begin RECORDS PROVIDED
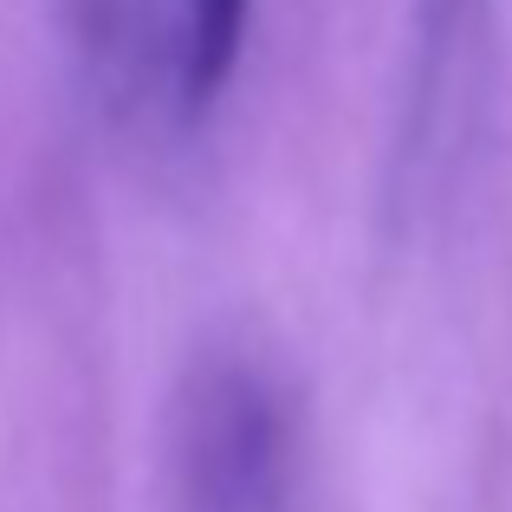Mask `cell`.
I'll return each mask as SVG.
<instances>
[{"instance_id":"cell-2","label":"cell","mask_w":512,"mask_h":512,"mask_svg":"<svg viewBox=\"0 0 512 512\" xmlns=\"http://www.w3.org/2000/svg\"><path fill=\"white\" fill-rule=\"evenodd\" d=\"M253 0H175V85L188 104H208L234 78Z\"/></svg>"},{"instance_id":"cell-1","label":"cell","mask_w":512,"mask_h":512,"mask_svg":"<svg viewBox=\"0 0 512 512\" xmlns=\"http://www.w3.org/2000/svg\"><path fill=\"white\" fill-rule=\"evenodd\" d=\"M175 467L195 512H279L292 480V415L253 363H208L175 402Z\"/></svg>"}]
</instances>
end RECORDS PROVIDED
begin RECORDS PROVIDED
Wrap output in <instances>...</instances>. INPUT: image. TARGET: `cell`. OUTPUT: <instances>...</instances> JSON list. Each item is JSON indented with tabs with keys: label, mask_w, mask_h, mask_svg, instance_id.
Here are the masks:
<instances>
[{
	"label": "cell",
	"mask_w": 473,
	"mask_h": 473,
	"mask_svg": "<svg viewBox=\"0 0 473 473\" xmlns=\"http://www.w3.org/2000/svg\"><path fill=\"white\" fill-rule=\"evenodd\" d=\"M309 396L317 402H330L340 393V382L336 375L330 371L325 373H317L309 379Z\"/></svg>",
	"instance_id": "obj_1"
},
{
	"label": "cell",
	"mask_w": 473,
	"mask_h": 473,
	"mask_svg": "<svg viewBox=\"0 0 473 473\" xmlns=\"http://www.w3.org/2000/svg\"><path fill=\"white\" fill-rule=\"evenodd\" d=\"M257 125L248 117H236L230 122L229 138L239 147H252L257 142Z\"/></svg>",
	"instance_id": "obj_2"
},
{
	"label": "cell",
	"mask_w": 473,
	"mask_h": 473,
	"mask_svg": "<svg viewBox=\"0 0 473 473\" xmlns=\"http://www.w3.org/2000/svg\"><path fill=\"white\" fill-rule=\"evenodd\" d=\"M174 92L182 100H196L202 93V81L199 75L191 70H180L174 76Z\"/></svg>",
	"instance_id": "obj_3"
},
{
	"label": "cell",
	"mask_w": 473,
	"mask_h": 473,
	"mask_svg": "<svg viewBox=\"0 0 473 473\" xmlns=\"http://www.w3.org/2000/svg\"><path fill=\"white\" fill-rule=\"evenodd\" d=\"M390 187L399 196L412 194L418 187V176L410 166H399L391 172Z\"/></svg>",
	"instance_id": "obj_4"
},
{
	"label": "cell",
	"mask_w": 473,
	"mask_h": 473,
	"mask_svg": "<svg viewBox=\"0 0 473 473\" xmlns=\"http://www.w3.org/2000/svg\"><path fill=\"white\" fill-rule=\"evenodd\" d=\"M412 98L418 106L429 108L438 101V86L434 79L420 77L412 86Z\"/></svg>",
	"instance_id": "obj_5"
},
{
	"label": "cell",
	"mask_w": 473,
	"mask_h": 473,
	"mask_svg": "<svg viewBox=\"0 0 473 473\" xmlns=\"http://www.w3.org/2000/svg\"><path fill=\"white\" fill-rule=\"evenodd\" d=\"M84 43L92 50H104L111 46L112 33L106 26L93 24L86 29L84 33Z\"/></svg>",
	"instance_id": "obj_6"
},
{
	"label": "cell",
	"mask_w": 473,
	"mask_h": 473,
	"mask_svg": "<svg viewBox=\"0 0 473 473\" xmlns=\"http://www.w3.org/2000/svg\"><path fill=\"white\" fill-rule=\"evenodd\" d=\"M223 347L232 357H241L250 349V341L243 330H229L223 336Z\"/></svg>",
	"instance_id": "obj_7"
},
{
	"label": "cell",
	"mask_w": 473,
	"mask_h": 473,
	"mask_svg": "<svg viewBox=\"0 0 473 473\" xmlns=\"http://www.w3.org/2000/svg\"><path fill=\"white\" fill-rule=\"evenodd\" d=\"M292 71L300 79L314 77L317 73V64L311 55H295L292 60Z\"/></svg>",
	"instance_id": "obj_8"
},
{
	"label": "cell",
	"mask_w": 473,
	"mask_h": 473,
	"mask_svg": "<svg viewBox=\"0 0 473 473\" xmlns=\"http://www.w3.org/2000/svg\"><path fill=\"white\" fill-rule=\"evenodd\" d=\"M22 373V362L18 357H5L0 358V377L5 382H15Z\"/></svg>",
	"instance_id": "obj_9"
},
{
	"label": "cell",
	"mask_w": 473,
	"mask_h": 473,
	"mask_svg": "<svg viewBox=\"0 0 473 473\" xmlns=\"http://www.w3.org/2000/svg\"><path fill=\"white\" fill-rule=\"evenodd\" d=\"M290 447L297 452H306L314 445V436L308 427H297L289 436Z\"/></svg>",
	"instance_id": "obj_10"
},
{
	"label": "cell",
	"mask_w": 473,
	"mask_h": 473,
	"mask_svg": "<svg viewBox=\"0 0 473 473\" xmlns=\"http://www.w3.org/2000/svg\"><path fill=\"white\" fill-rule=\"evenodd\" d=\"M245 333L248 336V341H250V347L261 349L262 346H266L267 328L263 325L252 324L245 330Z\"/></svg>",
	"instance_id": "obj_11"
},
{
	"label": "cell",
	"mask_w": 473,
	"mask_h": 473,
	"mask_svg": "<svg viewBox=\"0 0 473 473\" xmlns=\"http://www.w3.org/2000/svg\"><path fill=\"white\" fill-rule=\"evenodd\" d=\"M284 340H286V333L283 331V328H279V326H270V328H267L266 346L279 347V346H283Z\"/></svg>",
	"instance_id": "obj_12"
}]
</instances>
end RECORDS PROVIDED
DIRECTIONS =>
Swap "masks" for "outlines" in the lines from the one with "Wrap output in" up to and including the one with "187L399 196L412 194L418", and give those lines again with nothing else changed.

THE REPLY =>
Wrap output in <instances>...</instances>. INPUT: image. TARGET: `cell`. OUTPUT: <instances>...</instances> JSON list. Each item is JSON indented with tabs with keys: label, mask_w, mask_h, mask_svg, instance_id.
Here are the outlines:
<instances>
[{
	"label": "cell",
	"mask_w": 473,
	"mask_h": 473,
	"mask_svg": "<svg viewBox=\"0 0 473 473\" xmlns=\"http://www.w3.org/2000/svg\"><path fill=\"white\" fill-rule=\"evenodd\" d=\"M309 396L317 402H330L340 393V382L336 375L330 371L325 373H317L309 379Z\"/></svg>",
	"instance_id": "obj_1"
},
{
	"label": "cell",
	"mask_w": 473,
	"mask_h": 473,
	"mask_svg": "<svg viewBox=\"0 0 473 473\" xmlns=\"http://www.w3.org/2000/svg\"><path fill=\"white\" fill-rule=\"evenodd\" d=\"M257 125L248 117H236L230 122L229 138L239 147H252L257 142Z\"/></svg>",
	"instance_id": "obj_2"
},
{
	"label": "cell",
	"mask_w": 473,
	"mask_h": 473,
	"mask_svg": "<svg viewBox=\"0 0 473 473\" xmlns=\"http://www.w3.org/2000/svg\"><path fill=\"white\" fill-rule=\"evenodd\" d=\"M174 92L182 100H196L202 93V81L199 75L191 70H180L174 76Z\"/></svg>",
	"instance_id": "obj_3"
},
{
	"label": "cell",
	"mask_w": 473,
	"mask_h": 473,
	"mask_svg": "<svg viewBox=\"0 0 473 473\" xmlns=\"http://www.w3.org/2000/svg\"><path fill=\"white\" fill-rule=\"evenodd\" d=\"M390 187L399 196L412 194L418 187V176L410 166H399L391 172Z\"/></svg>",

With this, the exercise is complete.